United States District Court, E.D. California

March 15, 2017

JEFF ELIAS, Plaintiff,
v.
VAZRICK NAVASARTIAN, et al., Defendants.

          DISCO VERY AND SCHEDULING ORDER APPLICABLE TO DEFENDANT DUBIEL ONLY

          GARY S. AUSTIN, UNITED STATES MAGISTRATE JUDGE

         Jeff Elias (“Plaintiff”) is a state prisoner proceeding pro se in this civil rights action pursuant to 42 U.S.C. § 1983. This case now proceeds with Plaintiff's original complaint filed on October 14, 2015, against defendants Vazrick Navasartian and J. Dubiel on Plaintiff's medical claims under the Eighth Amendment and related state law claims. (ECF No. 1.)

         On May 4, 2016, defendant Navasartian filed an Answer to the Complaint. (ECF No. 12.) On May 5, 2016, defendant Dubiel filed a motion to dismiss. (ECF No. 13.)

         On May 6, 2016, the court issued a Discovery and Scheduling order as to defendant Navasartian only.[1] (ECF No. 14.) The order set the following deadlines: (1) Initial Disclosures: June 20, 2016; (2) Motions based on Exhaustion: August 4, 2016; (3) Discovery Cut-Off: October 3, 2016; and (4) Dispositive Motion Deadline: December 2, 2016. (Id.) All of the deadlines in the May 6, 2016, Discovery and Scheduling order have now expired.[2]

         On March 13, 2017, the court issued an order granting in part and denying in part defendant Dubiel's motion to dismiss, resolving the motion. (ECF No. 34.) Therefore, the court now issues this Discovery and Scheduling Order applicable to defendant Dubiel only.

         Pursuant to Federal Rules of Civil Procedure 1, 16, and 26-36, discovery shall proceed as follows:

         I. WRITTEN DISCOVERY [3]

         Discovery requests shall be served by the parties pursuant to Federal Rule of Civil Procedure 5 and Rule 135 of the Local Rules of Practice for the United States District Court, Eastern District of California (Local Rules), and shall only be filed when required by Local Rules 250.2, 250.3, and 250.4.

         The parties are limited to 25 interrogatories as described by Federal Rule of Civil Procedure 33, 25 requests for admission made according to Federal Rule of Civil Procedure 36, and 25 requests to produce made according to Federal Rule of Civil Procedure 34.

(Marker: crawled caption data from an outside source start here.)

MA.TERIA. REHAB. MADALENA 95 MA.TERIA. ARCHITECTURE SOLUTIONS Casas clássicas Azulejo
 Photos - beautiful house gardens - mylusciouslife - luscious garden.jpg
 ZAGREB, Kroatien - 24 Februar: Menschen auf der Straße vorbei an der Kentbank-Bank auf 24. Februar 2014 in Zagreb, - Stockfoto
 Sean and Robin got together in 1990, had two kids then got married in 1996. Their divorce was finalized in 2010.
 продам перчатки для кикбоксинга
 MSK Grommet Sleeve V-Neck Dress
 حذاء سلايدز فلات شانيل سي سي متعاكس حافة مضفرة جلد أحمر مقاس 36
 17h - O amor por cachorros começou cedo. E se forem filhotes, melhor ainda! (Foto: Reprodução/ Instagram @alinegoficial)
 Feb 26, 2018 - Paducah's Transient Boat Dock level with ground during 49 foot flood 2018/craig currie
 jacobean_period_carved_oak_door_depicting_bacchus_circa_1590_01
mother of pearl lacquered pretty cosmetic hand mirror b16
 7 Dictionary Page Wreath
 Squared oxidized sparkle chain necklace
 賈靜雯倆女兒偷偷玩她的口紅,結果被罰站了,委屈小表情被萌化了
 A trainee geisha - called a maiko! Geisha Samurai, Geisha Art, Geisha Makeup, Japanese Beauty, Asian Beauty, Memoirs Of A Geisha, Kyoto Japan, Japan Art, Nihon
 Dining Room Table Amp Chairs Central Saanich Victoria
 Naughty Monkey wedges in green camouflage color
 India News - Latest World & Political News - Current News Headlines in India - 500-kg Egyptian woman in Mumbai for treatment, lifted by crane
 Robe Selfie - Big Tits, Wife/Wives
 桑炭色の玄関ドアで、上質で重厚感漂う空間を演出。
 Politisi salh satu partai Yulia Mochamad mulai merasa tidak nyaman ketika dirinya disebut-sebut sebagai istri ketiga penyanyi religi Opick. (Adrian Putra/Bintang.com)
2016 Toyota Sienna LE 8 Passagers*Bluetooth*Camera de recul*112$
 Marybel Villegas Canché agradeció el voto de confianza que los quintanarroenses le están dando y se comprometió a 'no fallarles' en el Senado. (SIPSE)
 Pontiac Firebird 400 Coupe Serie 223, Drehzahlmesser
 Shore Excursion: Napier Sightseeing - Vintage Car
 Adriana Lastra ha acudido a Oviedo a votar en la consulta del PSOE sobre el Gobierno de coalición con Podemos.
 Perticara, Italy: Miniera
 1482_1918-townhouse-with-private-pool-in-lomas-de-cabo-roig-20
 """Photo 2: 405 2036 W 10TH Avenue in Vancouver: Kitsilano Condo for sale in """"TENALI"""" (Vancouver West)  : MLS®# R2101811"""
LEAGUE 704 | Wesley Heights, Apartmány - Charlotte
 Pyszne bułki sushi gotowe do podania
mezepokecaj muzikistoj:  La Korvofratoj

         Responses to document requests shall include all documents within a party's possession, custody, or control. Fed.R.Civ.P. 34(a)(1). Documents are deemed within a party's possession, custody, or control if the party has actual possession, custody, or control thereof, or the legal right to obtain the property on demand. Allen v. Woodford, 2007 WL 309945, *2 (E.D. Cal. 2007.)[4]

         Responses to written discovery requests shall be due 30 calendar days after the request is served. All discovery requests must be served at least 60 calendar days before the discovery deadline. All motions to compel must be filed on or before the discovery deadline. The parties are required to act in good faith during the course of discovery and the failure to do so may result in the payment of expenses pursuant to Federal Rule of Civil Procedure 37(a)(5) or other appropriate sanctions authorized by the Federal Rules of Civil Procedure and/or Local Rules.

         If any party withholds a document on the basis of privilege, he/she shall provide a privilege log to the requesting party identifying the date, author, recipients, general subject matter, and basis of the privilege within 15 calendar days after the date the response is due. Failure to provide a privilege log within this time shall result in a waiver of the privilege.

         If disputes arise about a party's obligation to respond to written requests for discovery, the parties shall comply with all pertinent rules including Federal Rules of Civil Procedure 5, 7, 11, 26, and 37 and Local Rules 110, 130, 131, 133, 135, 142, 144, and 230(l). However, unless otherwise ordered, Local Rule 251 and the requirements set forth in Federal Rules of Civil Procedure 26 and 37- that a party certify he/she has conferred in good faith or attempted to confer with the opponent in an effort to resolve the dispute prior to seeking court action - shall not apply. Nevertheless, voluntary compliance with this provision of Federal Rules of Civil Procedure 26 and 37 is encouraged. At a minimum, the parties shall exchange written correspondence in an attempt to resolve the issues. All such written exchanges shall be included as exhibits to motions to compel. Amendments to discovery responses served after the filing of and in response to a motion to compel are strongly disfavored, absent good faith.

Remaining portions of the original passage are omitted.